# brass flat bar supplier



## wallace (22 Jul 2014)

I want a piece 1 1/4 by 1/2" by 2m does anyone know of a reasonable priced supplier. Also why do they use inches for cross section and metres for the length (hammer) 
thanks
Mark


----------



## Phil Pascoe (22 Jul 2014)

get the plastic out!! :-"


----------



## Spindle (22 Jul 2014)

Hi

Brass at a reasonable, (read cheap), price - you're having a laugh  

£1:54 an inch:

http://www.m-machine-metals.co.uk/metals_br_flats.html

I'm sure there would be an adjustment for quantity

Regards Mick


----------



## t8hants (22 Jul 2014)

You need a proper metal dealer that supplies in stock lengths 2, 3, & 6m, and have 14m u/b's on their trucks. I can tell you who to use around the Solent area, but you are so far north I get nose bleeds thinking about it. Small specialist suppliers only buy from the bigger wholsalers and mark up anyway.


----------



## CHJ (22 Jul 2014)

You could try GLR but I don't see your specific cross section listed.


----------



## wallace (22 Jul 2014)

Thanks guys, Chas that site looks interesting I have bookmarked for future stuff. Mick that place is only 9 miles away. I never found anything that local when doing a search.


----------



## AES (22 Jul 2014)

Wallace, I don't know about the size you quote (I haven't checked) but a "general +1" for GLR as CHJ suggests. Very helpful, sensible prices (including brass bar and flats), and the last time I was in UK, a cuppa thrown in!

Usual disclaimers.

Krgds
AES


----------



## CHJ (22 Jul 2014)

AES":3g8m6nu3 said:


> the last time I was in UK, a cuppa thrown in!

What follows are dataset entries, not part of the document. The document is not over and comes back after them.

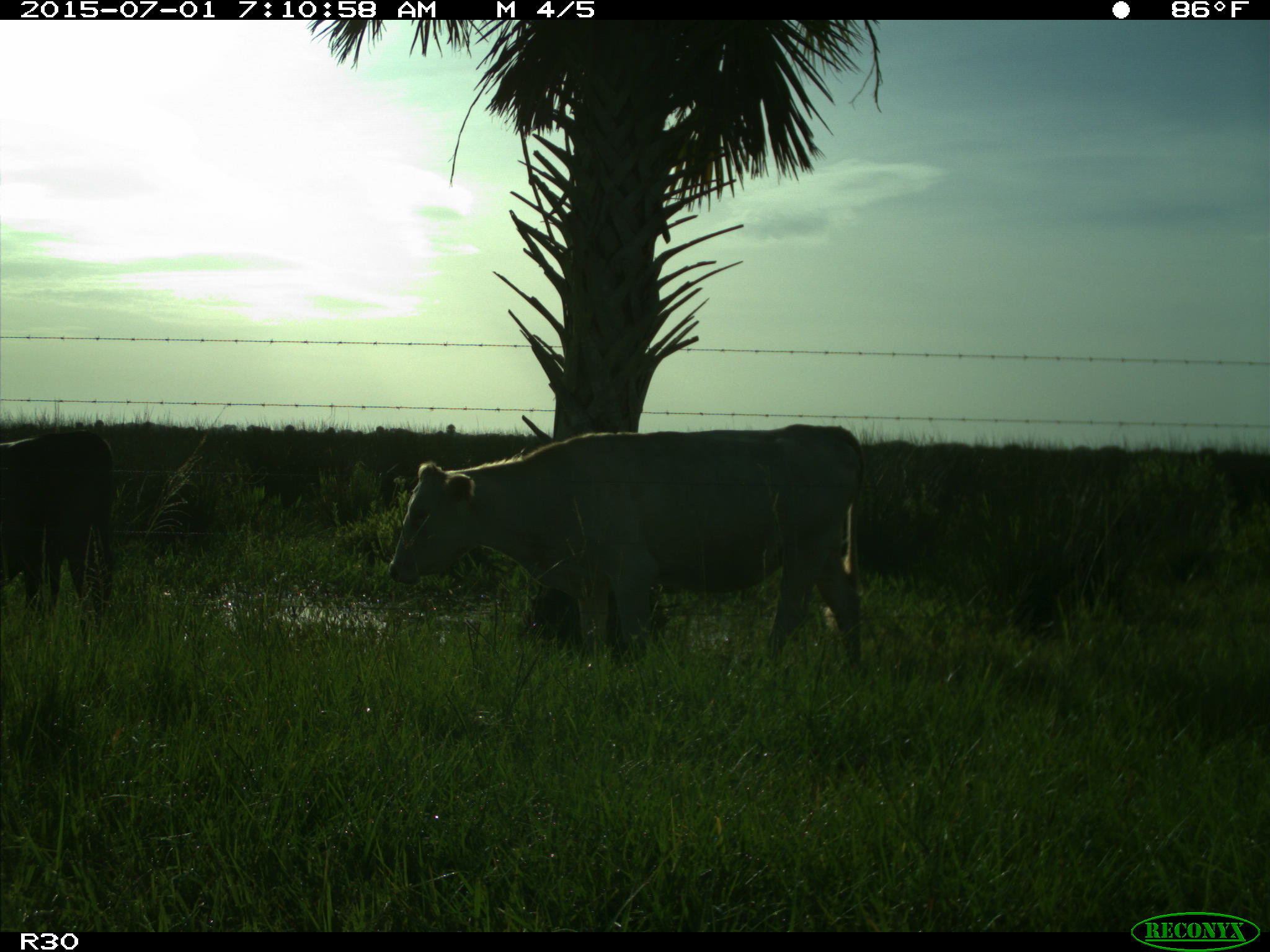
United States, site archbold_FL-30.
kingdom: Animalia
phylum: Chordata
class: Mammalia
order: Artiodactyla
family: Bovidae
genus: Bos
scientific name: Bos taurus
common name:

Unfortunately their Daventry store and retail counter closed down, now only deal mail order, pity as it was a convenient stop-off for me to pick up the odd supplies, as you say, most obliging to deal with, have had stuff by mail no problems.


----------



## Lons (23 Jul 2014)

Hi Mark

There used to be a stockist in Gateshead near the Felling bypass. I can't remember the name but have the details somewhere so will look. From memory, I think the standard lengths were about 12 ft in old money and there was a premium for cut size so would be worth checking out the cost difference.

Bob


----------



## Lons (23 Jul 2014)

Found it.

http://www.smithmetal.com/locations/gateshead.htm


----------



## wallace (25 Jul 2014)

Thanks Bob, I found another place at Newcastle that have offcuts so I got a 2m length for £60. which seems quite good


----------